Через два часа, когда на горизонте взошло невидимое за серыми облаками солнце, Санька, пользуясь общей суетой сборов, пробрался сквозь густые заросли кустарника к высокой развесистой сосне, растущей отдельно от остальных деревьев. В тени ее редких ветвей еще лежал снег. Здесь уже можно было встретить кого-нибудь из ссыльных, но сейчас возле сосны было тихо и безлюдно. Санька несколько раз обошел вокруг дерева, отметил взглядом выпуклости сучков на коре и, обхватывая руками ствол, полез наверх.
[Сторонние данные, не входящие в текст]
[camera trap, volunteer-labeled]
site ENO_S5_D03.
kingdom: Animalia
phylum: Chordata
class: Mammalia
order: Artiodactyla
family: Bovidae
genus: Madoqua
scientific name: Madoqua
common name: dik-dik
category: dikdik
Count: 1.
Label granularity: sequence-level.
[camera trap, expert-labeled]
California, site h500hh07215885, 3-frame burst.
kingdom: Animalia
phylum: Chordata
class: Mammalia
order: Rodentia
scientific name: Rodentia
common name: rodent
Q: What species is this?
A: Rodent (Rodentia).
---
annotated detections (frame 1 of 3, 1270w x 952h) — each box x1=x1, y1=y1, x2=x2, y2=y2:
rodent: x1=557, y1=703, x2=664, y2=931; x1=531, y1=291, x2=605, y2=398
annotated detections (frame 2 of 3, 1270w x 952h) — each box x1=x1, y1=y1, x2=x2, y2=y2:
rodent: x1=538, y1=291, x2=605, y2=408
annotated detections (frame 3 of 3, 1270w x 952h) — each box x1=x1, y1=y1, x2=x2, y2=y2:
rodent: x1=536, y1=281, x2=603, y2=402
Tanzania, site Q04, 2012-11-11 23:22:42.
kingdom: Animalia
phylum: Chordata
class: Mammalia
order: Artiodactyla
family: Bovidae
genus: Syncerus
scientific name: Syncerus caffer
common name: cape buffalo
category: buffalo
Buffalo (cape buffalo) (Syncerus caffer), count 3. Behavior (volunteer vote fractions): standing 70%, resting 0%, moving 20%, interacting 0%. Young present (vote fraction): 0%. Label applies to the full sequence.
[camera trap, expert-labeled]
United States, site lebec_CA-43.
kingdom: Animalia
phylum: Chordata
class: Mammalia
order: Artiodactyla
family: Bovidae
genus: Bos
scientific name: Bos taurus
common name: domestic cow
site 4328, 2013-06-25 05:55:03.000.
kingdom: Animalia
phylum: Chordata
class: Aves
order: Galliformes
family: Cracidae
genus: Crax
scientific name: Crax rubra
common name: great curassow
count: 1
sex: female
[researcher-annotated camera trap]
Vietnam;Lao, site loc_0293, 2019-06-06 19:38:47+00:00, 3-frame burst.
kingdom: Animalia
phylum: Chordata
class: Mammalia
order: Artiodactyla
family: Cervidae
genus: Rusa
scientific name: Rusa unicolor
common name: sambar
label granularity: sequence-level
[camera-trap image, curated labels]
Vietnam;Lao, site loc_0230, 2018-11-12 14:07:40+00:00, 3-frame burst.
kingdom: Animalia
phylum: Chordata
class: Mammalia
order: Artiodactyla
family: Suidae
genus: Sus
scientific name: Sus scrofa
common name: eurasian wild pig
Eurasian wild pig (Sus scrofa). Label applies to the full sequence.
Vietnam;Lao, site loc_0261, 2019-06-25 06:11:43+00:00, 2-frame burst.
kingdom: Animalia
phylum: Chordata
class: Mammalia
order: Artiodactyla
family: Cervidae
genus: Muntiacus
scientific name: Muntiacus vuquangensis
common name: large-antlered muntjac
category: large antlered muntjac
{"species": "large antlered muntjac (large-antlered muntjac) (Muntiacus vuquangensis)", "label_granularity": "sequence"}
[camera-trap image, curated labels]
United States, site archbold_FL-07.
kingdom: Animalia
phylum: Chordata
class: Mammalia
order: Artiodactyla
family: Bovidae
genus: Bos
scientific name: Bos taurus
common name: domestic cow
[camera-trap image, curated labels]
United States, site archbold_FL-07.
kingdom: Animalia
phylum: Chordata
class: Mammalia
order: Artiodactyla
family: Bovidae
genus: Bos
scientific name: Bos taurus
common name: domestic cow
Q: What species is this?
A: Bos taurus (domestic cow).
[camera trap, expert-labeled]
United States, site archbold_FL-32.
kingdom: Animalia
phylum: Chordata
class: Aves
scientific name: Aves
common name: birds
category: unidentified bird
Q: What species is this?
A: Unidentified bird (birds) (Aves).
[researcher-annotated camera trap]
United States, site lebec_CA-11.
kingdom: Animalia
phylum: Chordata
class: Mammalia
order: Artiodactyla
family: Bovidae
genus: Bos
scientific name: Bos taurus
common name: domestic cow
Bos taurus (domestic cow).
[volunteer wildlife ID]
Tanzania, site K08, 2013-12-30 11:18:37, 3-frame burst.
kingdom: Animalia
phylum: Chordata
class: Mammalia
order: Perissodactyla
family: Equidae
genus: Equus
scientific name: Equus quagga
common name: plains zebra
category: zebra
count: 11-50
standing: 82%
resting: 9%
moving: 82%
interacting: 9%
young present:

Замысел был прост: забраться на сосну как можно выше и сверху, за сплошной стеной камышей, увидеть неведомый край, куда они сегодня уходят.
Санька лез все выше и выше, зажмурив глаза и прижимаясь щекой к старой, потресканной, липкой от смолы коре. Но ему не повезло. Когда земля осталась далеко внизу, он открыл глаза и увидел, что рыжие болота до горизонта покрывает непроглядная пелена дождя. Со стороны затоки видимость была хорошая, там за серой дымкой уже проглядывалась необъятная река, медленно несущая свои воды на север. Но та часть мира Саньке была не нужна.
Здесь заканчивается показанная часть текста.